Quoted text:
--------
73. Thirdly, even if sale is not the main focus of the business, the case law is to the effect that where property is rented and then sold, sale can be concluded to form part of the business operations.  Sale can be part and parcel of business operations without needing to be a dominant purpose.  Of itself, renting out property may not be enough to conclude that a property is held on capital account where there is a sale of that property. Rental is not a shield. Of course, it must be acknowledged that there is case law that goes the other way, and which suggests that even where there is a pattern of sale, sale can still merely comprise the realisation of capital assets. It all depends upon the facts.

      It stands that as this was the sale of new properties by a business that was registered for GST, GST applies.  By the time this case got to court the 4 year amendment period allowed to claim back the GST input credits on the construction costs had expired.  Fortunately, the ATO did allow some input credits to be claimed when it amended the BAS.  Just imagine the cost of having to pay GST on a full 1/11th of the sale proceeds yet not being able to claim the input credits back on the construction costs.

      Another consequence of the delay is that the opportunity to put a margin scheme clause in the contract has passed.  The margin scheme would have allowed the taxpayer to only have to pay GST on 1/11th of the difference (margin) between the original price of the land and the selling price.   So high are the penalties for getting it wrong that we recommend applying to the ATO for a ruling.

     It was not clear why the taxpayer was registered for GST after all residential rents are input taxed so do not count in the $75,000 turnover test when a business is required to register for GST.  This is another area where defining what you are in the business of is so important.   The GST threshold to register is a turnover test so if you are not in the business of selling properties the sale of a property is merely the sale of a capital asset, not part of your turnover so doesn’t require you to register.  On the other hand if selling properties are part of your business then they count as part of your turnover.  Now if the property you are selling is not new or substantially renovated then it is input taxed and again excluded, like the rents, from the turnover test.  But if the property is new or substantially renovated its sale is not input taxed, it is subject to GST and if you are in the business of selling and renting properties then the sale will push your turnover over the threshold and require you to register.  For more about this https://www.bantacs.com.au/Jblog/do-not-let-your-conveyancer-talk-you-into-registering-for-gst/#more-948

       Even more punishing than the GST consequences was the fact that the properties will be taxed on revenue account, no 50% CGT discount and rightly so, they were constructed to sell.  The divorce reason for selling lost its power when you consider that the marriage breakdown began in 2014 and the construction of these 3 homes did not start until 2015.  Nevertheless, there is a very concerning precedent here that the older rental properties may not be allowed the CGT discount either because of the number of properties and activities in relation to them.  The case looked at the operation as a whole and found it was a business, not investing.
--------
What this exercise asks:
a – In the GST commentary, what had expired by the time the case got to court?
b – Please extend the GST commentary, picking up after its final sentence.
The listing is separate material, unrelated to the GST commentary.

[Spatial reasoning records]
--------
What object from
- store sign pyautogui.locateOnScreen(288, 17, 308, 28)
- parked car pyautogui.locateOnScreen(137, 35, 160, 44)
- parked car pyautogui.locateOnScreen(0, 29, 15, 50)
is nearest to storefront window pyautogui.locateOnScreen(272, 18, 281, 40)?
--------
Exercise answers:
a – The 4 year amendment period for claiming back the GST input credits on the construction costs.

b –
      The taxpayer did have a little win in that the ATO was arguing to amend the BAS from the wrong period for at least one of the houses and possibly two.  As a result the ATO were out of time to amend the correct period.   This may be enough to encourage the taxpayer not to appeal the decision to a higher court.   Which is a shame because the outcome has got us all wondering whether, if you have too many rental properties, you could lose the CGT 50% discount. 

     The following comment from the case gives you an idea of what it is like trying to sort out issues with the ATO.

57. However, alongside the wrong periods being assessed which is discussed below,  it is fair to say this sort of administration from the Commissioner dismays the Tribunal. It can confuse taxpayers, and can cause problems for the Tribunal with Applications for Review, as will be seen below.

     It is not the first time I have seen a comment like this in an ARTA case and shows just how chaotic it can be to sort out your affairs with the ATO.  It reinforces the value in having audit insurance.